Limitations of Being a Non-Profit Corporation
You now know that non-profit corporations enjoy some perks thanks to their non-profit status. However, there are some limitations as well.
One such limitation has to do with politics. Non-profits are not allowed to donate money to political campaigns, nor can they engage in lobbying activity. If they do, they can lose their tax-exempt status.
Another thing to bear in mind about non-profit corporations is that the money they make is only meant for the public good and never for personal gain. Therefore, whenever a non-profit corporation dissolves, any assets it has must be donated to another non-profit organization.
Assets cannot be dispersed amongst the founders, board of directors, or volunteers. They must be given away to charity.
Corporate Structure With a Charitable Heart
Non-profit corporations are charitable entities that use their revenue for the good of the public. They are incorporated and follow the structure of corporations, which involves electing a board of directors to oversee the broad goals of the company. Incorporation also provides limited liability protection.
As you can see, there are good reasons why a non-profit would choose to be incorporated. At the same time, being a non-profit brings a host of other benefits, especially when it comes to taxes.

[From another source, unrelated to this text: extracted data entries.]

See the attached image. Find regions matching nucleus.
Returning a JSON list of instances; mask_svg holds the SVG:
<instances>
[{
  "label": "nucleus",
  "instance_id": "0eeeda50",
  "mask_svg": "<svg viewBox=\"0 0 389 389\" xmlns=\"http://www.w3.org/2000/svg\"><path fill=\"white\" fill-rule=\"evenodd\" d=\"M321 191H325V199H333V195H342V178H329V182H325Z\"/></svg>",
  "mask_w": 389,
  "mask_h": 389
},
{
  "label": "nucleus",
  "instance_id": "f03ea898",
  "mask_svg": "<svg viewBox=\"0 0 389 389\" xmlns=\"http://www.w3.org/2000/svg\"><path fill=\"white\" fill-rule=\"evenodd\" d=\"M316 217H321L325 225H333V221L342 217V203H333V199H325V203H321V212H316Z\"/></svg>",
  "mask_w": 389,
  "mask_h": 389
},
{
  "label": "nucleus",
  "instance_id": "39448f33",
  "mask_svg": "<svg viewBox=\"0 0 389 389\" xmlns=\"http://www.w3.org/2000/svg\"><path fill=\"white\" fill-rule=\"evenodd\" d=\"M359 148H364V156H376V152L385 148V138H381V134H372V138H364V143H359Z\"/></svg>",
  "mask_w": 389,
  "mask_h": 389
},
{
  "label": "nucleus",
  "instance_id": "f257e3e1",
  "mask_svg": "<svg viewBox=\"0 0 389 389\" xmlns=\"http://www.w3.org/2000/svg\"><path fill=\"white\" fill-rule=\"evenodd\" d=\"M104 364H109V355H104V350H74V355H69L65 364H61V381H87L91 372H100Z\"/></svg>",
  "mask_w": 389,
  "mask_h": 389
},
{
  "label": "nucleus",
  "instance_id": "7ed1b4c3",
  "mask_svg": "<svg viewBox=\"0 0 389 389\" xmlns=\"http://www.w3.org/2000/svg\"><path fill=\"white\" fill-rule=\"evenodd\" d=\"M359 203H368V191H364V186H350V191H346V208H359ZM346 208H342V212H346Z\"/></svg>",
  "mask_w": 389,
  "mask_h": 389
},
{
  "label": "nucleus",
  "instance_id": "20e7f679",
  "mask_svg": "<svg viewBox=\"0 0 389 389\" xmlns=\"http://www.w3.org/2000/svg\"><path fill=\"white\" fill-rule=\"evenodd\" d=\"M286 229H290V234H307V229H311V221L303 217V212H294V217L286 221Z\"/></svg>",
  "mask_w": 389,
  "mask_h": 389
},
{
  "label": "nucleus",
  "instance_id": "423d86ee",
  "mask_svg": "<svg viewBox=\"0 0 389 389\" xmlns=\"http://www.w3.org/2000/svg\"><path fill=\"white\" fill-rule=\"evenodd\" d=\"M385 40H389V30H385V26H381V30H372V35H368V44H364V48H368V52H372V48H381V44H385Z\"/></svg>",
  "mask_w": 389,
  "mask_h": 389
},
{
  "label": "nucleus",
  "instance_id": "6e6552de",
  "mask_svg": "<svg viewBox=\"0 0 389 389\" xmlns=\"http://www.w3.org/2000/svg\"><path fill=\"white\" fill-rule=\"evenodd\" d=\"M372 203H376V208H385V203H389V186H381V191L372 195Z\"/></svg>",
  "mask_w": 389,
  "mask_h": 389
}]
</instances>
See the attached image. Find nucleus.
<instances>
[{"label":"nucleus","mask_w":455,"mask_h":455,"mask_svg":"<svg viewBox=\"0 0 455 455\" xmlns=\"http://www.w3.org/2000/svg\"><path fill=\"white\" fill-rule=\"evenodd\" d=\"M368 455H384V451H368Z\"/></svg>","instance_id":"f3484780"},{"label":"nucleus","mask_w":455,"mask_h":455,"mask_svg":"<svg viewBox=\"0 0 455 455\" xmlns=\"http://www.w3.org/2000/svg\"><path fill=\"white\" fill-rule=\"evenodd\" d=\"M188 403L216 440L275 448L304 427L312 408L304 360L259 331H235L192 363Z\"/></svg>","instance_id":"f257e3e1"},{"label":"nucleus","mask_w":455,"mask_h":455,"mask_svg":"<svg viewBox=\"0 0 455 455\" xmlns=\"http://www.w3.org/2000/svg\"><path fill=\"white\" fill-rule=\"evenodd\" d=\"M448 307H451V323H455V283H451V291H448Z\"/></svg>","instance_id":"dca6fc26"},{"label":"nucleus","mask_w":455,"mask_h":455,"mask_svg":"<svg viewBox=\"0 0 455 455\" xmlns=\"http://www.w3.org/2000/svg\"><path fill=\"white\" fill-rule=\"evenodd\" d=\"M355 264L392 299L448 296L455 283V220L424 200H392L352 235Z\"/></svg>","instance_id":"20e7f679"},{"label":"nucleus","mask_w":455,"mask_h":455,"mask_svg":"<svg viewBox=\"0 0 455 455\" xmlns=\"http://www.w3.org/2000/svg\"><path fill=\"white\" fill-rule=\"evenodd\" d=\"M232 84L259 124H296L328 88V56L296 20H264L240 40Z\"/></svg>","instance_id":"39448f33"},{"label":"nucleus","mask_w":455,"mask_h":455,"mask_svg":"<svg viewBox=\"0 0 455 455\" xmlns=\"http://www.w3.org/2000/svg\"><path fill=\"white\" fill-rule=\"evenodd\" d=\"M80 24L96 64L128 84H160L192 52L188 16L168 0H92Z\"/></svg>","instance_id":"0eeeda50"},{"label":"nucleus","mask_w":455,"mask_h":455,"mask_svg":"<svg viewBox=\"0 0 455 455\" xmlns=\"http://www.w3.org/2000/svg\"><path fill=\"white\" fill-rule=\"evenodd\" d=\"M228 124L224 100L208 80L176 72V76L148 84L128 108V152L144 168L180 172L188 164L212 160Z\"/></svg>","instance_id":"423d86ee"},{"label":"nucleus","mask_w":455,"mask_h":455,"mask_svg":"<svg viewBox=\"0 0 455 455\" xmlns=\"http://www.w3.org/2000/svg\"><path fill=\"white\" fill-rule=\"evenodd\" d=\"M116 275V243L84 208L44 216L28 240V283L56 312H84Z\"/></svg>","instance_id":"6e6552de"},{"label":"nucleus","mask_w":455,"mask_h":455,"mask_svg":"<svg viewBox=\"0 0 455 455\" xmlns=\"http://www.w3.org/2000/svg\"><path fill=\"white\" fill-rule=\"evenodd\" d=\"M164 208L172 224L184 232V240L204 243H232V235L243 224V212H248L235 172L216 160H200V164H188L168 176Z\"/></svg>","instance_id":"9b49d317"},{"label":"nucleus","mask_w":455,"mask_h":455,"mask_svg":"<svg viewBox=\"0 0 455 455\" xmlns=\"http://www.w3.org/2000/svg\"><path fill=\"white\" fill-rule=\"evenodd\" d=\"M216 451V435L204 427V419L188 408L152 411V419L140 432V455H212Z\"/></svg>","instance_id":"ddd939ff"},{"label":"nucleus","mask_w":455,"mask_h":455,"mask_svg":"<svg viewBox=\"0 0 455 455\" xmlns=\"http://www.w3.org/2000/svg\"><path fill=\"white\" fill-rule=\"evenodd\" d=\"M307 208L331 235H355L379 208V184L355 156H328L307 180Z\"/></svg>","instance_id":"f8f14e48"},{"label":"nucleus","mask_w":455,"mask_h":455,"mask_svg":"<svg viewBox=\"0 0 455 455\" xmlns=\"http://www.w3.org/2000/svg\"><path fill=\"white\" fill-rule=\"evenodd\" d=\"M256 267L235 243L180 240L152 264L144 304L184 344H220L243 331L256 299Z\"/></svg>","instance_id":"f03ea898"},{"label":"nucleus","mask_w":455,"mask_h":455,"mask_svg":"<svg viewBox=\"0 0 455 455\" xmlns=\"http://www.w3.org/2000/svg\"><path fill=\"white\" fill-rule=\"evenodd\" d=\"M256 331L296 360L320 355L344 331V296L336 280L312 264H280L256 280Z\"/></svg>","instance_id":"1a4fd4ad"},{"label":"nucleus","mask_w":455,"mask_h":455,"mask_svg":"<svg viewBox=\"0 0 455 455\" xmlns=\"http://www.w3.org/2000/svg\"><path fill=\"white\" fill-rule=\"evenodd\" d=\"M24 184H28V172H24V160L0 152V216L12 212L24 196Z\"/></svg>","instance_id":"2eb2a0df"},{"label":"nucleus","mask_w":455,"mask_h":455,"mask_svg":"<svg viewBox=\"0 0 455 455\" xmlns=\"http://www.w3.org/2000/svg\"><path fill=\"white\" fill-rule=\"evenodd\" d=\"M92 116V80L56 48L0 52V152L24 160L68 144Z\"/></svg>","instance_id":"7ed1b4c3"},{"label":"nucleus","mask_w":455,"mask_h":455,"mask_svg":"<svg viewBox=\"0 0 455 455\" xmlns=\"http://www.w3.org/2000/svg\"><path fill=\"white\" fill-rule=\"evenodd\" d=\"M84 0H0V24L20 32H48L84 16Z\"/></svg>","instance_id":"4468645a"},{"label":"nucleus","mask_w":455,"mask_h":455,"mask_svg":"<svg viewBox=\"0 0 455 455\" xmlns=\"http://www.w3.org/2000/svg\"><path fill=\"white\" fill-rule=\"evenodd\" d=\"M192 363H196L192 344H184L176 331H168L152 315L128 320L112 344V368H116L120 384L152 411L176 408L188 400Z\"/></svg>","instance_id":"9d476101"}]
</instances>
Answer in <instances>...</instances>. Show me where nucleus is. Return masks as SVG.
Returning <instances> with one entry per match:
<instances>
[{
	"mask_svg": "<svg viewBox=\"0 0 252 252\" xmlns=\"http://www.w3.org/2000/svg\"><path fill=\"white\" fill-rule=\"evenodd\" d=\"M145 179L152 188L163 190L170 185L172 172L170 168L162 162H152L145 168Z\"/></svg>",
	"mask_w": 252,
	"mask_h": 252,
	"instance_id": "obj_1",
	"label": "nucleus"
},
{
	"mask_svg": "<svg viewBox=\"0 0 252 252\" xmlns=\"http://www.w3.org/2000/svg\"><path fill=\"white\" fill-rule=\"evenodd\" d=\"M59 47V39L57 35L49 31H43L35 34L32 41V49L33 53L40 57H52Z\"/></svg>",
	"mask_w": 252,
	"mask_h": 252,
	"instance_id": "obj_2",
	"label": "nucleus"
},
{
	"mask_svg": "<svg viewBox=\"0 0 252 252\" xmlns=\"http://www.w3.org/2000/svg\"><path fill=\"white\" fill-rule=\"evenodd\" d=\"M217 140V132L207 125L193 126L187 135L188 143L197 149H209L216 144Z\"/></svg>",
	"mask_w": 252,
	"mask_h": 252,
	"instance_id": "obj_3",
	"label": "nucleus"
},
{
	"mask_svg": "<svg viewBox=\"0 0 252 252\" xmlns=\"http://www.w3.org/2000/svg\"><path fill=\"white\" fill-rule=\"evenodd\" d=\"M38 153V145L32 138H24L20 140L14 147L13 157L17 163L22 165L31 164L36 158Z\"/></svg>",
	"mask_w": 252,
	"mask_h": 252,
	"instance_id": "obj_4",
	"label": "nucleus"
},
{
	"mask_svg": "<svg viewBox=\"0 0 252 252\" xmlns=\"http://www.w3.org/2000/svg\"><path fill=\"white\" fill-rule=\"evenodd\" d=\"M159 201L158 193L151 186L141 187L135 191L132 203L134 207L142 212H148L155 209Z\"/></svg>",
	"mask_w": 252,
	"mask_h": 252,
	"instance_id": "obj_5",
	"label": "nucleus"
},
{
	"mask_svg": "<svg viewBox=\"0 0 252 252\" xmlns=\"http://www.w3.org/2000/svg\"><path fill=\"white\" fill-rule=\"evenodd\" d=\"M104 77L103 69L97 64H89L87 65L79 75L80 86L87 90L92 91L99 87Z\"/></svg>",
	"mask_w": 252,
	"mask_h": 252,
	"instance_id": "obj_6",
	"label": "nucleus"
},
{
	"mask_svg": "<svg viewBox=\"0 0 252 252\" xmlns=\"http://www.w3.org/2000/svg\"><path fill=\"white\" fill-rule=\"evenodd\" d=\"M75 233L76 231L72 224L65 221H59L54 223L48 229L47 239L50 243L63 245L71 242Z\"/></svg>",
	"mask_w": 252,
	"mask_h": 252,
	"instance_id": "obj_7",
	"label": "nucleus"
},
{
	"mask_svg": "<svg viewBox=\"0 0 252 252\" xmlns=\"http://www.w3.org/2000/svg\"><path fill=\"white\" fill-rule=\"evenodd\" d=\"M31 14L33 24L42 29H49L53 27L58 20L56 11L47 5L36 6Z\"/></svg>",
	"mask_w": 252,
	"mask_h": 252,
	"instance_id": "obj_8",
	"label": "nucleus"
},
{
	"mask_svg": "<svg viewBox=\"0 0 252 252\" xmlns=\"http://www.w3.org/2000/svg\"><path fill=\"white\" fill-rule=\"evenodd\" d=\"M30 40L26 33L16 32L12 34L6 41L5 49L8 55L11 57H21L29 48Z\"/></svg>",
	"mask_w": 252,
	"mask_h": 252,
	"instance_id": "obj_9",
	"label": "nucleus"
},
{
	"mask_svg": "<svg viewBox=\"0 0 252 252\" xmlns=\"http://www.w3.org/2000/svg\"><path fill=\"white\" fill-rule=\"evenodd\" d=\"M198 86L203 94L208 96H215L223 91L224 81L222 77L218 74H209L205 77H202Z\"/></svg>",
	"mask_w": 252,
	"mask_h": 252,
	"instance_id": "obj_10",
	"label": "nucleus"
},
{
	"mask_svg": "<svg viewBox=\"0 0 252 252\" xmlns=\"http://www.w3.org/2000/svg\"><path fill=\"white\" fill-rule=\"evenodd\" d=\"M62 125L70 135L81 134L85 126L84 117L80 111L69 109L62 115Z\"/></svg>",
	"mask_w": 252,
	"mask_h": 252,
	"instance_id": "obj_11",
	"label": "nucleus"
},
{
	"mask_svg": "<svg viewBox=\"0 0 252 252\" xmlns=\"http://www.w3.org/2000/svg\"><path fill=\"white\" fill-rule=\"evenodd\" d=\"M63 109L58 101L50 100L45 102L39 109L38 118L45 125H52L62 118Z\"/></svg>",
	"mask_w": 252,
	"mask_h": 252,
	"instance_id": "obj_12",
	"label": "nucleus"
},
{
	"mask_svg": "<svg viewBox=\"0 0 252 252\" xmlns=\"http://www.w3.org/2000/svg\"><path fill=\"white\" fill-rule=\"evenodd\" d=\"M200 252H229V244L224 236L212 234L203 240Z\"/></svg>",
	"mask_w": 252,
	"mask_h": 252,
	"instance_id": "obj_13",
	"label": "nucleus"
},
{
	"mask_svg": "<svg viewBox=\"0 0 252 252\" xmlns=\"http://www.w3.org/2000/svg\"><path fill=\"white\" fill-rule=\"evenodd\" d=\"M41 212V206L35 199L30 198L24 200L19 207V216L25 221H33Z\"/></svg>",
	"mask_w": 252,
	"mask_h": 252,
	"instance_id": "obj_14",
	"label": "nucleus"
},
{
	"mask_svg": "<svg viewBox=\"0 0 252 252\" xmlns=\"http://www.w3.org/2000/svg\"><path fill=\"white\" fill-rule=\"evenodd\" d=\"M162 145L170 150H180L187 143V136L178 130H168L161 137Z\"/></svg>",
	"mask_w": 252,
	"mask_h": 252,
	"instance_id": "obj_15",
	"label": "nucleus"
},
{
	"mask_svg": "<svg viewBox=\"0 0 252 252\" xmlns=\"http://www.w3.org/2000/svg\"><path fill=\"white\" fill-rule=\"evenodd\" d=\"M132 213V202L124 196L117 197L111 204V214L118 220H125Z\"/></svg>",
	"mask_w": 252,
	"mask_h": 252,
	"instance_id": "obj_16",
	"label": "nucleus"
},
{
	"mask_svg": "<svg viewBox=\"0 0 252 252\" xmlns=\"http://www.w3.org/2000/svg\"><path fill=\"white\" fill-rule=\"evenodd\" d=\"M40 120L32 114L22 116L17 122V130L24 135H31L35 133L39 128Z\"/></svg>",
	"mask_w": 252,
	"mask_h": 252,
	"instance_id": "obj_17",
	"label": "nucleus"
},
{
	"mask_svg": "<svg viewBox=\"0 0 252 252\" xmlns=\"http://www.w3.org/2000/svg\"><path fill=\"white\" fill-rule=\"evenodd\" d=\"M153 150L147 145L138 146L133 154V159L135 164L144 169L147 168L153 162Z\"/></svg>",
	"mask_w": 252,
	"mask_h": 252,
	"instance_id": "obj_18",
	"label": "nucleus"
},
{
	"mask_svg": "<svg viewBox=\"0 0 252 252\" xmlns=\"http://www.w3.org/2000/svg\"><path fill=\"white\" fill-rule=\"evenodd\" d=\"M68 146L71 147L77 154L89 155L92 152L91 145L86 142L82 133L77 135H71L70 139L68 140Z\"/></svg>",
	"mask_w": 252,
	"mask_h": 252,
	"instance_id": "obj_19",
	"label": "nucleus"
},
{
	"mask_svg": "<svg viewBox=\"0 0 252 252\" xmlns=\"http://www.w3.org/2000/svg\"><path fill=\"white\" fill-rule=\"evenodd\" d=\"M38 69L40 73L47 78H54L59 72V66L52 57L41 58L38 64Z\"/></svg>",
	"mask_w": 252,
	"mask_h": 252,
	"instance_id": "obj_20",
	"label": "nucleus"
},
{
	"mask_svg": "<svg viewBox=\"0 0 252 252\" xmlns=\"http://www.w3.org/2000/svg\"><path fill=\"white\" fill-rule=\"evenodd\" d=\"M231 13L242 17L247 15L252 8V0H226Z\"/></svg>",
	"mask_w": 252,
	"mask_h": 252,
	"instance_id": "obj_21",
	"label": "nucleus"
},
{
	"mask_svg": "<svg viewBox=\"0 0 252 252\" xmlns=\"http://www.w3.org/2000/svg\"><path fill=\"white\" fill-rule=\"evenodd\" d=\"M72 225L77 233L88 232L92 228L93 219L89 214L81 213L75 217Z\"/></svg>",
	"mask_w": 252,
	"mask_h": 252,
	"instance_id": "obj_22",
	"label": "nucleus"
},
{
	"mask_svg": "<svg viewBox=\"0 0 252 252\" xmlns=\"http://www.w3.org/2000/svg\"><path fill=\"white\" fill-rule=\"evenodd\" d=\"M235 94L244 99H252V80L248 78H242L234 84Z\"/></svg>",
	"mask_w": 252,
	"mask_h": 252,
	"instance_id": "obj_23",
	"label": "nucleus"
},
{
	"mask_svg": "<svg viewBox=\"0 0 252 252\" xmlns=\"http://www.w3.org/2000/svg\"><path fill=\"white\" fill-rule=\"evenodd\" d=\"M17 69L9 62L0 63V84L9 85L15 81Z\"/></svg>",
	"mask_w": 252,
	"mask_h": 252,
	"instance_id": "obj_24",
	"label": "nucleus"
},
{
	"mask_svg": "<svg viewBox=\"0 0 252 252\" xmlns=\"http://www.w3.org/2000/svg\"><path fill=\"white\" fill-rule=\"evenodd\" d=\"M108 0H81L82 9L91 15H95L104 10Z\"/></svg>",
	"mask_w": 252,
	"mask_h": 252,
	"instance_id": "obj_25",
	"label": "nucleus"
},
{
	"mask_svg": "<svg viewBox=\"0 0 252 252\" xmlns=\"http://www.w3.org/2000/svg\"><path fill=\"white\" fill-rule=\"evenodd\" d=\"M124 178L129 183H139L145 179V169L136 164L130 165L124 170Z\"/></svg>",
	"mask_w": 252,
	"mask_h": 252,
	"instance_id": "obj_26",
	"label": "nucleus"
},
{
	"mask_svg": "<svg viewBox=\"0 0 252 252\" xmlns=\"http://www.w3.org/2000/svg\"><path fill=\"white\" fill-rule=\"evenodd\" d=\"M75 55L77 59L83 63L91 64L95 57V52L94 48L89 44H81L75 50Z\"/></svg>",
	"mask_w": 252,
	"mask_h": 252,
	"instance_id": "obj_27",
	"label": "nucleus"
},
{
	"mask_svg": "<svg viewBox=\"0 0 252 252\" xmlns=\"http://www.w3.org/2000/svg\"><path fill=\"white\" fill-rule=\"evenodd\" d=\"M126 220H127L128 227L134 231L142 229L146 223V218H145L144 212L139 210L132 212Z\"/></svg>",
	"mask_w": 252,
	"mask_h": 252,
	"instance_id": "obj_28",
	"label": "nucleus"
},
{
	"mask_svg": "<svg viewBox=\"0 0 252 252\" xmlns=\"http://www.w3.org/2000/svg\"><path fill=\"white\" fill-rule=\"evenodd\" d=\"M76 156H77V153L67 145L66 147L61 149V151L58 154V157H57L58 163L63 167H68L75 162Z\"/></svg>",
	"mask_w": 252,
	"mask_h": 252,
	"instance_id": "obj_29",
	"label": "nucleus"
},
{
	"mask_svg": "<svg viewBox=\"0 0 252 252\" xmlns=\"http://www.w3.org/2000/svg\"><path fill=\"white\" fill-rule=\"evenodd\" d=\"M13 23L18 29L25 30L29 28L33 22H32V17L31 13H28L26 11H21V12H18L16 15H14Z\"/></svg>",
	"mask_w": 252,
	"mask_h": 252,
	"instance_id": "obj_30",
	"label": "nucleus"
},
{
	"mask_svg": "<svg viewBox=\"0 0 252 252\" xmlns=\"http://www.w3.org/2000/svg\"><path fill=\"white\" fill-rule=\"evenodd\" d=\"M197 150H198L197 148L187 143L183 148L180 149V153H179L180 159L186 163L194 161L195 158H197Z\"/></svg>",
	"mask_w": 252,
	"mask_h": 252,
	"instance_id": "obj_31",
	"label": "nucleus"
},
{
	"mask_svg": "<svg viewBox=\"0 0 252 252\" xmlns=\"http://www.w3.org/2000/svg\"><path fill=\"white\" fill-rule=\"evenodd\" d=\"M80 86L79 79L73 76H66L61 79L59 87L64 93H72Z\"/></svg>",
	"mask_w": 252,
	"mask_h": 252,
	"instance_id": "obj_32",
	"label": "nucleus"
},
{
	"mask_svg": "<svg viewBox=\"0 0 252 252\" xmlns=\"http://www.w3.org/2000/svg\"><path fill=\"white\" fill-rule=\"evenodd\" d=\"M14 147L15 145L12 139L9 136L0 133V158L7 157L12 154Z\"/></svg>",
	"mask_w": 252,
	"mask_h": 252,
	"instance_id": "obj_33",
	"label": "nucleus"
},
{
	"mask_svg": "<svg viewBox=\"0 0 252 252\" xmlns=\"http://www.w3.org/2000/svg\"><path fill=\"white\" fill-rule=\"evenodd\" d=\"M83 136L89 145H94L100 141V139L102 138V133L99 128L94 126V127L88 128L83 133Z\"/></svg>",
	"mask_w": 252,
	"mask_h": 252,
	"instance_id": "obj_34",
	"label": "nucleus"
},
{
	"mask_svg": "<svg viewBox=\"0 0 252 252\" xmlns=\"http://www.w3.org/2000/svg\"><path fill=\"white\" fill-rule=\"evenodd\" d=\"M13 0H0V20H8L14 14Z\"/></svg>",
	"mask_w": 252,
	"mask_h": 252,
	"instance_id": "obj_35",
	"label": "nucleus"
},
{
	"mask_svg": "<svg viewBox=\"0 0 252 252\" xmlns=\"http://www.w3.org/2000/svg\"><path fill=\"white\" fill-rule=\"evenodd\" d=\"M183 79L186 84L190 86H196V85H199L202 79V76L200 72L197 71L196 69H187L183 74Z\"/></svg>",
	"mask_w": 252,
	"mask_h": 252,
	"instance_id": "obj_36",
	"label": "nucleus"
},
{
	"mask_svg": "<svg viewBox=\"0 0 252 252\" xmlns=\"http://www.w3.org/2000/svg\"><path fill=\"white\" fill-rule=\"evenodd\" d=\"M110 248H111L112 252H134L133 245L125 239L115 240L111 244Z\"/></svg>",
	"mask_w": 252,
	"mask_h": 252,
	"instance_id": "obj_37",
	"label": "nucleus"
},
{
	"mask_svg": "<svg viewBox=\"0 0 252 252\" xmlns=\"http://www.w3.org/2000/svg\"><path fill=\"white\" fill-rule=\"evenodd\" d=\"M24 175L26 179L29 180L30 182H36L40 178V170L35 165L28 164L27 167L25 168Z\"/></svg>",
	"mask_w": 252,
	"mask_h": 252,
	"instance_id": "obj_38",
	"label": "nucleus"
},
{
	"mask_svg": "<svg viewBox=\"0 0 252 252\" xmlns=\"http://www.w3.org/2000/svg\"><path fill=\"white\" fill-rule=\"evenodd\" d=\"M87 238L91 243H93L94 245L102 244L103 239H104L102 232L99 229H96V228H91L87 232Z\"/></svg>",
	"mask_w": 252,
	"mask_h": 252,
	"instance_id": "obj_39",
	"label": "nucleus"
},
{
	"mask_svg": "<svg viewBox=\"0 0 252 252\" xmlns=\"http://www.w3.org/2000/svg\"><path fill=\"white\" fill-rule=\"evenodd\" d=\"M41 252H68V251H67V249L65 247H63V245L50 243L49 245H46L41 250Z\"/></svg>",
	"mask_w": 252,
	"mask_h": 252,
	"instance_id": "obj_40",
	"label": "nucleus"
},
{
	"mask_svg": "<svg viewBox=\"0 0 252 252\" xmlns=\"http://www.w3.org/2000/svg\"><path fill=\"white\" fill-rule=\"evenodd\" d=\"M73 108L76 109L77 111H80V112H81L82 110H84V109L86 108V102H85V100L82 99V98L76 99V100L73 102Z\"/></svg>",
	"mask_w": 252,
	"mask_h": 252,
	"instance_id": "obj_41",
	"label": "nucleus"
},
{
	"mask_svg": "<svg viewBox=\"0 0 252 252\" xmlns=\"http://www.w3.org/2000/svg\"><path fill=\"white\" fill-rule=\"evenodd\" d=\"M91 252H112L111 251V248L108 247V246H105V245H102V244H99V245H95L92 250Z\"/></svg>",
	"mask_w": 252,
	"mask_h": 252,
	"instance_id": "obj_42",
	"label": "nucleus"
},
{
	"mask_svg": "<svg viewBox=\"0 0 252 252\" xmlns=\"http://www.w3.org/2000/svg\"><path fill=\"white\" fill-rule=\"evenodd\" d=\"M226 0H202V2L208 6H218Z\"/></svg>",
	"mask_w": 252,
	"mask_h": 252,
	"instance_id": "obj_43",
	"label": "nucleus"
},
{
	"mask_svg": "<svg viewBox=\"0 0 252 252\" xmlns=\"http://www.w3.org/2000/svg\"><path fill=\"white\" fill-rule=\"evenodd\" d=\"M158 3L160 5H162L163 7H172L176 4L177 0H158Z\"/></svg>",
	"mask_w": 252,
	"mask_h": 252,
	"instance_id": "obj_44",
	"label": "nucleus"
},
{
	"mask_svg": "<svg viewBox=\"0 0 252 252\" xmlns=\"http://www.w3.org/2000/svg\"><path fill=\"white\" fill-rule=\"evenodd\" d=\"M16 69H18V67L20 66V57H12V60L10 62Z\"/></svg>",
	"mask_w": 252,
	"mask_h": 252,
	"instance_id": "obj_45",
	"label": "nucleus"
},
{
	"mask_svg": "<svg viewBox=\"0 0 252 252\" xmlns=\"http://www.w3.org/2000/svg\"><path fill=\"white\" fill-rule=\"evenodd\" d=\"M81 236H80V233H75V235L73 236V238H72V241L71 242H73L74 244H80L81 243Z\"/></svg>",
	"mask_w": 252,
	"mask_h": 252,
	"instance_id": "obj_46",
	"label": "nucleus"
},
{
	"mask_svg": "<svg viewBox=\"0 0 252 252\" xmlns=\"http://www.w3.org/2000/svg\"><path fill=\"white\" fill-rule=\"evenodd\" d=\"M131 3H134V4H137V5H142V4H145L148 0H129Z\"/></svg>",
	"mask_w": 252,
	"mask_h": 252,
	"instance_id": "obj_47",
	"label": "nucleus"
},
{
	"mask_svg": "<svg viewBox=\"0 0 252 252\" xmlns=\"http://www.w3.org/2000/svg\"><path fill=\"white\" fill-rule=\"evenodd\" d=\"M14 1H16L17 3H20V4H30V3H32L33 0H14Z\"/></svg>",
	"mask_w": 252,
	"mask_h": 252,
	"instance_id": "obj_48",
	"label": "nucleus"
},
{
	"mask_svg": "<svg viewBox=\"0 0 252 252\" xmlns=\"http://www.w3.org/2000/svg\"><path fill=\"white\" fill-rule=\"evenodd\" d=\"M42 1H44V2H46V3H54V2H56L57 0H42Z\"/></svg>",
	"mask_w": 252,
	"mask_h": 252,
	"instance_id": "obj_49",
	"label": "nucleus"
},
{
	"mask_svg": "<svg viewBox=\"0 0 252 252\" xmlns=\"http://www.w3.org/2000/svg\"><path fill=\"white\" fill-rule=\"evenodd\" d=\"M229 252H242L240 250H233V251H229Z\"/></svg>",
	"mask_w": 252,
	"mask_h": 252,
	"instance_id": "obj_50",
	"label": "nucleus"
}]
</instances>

Non-profits are exempt from paying federal income taxes because the revenue they make is used for charitable means. They can also be exempt from paying property and sales taxes.
Even though the formation of a non-profit corporation can be a bit of a process, it’s often worth it. Non-profit corporations allow people to do good for their community without having to worry about losing their personal assets or having donations eaten up by taxes.